Intanto si allunga il conto presentato dalla pandemia ai malati no-Covid. L'impatto della pandemia sugli ospedali nel 2020 ha causato una riduzione dei ricoveri del 22% rispetto alla media del triennio precedente. Il calo ha riguardato soprattutto gli interventi non urgenti, con i ricoveri in regime ordinario calati del 20,1% e i day hospital del 29,4%. Sono i dati che emergono dal primo rapporto sull'impatto della pandemia sul sistema ospedaliero realizzato dall'Istat e Agenas (Agenzia Nazionale per i Servizi Sanitari Regionali). La riduzione dei ricoveri è stata più marcata durante la prima ondata, con tassi di ospedalizzazione in regime ordinario diminuiti del 45% in aprile e del 39% a maggio.

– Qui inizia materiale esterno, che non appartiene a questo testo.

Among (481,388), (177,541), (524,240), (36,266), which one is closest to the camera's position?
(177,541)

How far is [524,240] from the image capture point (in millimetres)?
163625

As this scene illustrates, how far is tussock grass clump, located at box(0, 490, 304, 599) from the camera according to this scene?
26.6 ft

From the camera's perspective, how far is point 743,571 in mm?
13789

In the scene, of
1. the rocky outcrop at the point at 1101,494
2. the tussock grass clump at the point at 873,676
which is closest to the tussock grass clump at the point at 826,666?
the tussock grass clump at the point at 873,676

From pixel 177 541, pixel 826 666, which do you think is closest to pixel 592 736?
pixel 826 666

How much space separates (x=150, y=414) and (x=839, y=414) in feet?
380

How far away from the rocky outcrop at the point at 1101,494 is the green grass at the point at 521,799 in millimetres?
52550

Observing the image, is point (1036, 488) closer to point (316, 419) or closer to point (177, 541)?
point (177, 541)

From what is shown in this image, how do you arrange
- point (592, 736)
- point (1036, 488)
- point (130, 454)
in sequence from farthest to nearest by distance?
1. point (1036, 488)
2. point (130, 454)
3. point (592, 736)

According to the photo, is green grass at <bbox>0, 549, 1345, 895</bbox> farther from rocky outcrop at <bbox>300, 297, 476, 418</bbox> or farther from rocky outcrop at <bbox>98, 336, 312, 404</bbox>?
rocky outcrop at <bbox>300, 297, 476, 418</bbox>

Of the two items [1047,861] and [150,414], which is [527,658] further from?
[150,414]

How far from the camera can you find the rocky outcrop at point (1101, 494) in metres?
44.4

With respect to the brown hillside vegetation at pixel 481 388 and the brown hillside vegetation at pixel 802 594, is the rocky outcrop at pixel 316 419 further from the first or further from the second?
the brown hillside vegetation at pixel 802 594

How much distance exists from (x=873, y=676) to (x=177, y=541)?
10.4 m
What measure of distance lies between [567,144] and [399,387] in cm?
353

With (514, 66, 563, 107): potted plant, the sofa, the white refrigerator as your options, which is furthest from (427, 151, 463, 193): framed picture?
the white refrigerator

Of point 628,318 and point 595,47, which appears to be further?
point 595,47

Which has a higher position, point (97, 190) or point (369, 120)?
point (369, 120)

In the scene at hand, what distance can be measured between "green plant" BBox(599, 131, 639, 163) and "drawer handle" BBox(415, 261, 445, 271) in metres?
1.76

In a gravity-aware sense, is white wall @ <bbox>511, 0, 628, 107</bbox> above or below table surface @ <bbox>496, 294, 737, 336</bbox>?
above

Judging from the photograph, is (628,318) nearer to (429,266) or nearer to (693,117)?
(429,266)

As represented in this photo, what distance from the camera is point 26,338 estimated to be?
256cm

La sofferenza degli ospedali nel primo anno della pandemia ha portato a una riduzione dei ricoveri per cancro in regime ordinario di circa il 14% (-14,2% negli uomini e -14,7% nelle donne). Ancora più accentuato il calo dei ricoveri per malattie dell'apparato digerente (-26,1% e -28,4%), per le malattie osteomuscolari (-27,3% e -31,4%), per quelle genito-urinarie (-22,4% e -28,2%), del sistema circolatorio (-21,5% e -24,7%) e per traumatismi, (-19,1% e -15,7%).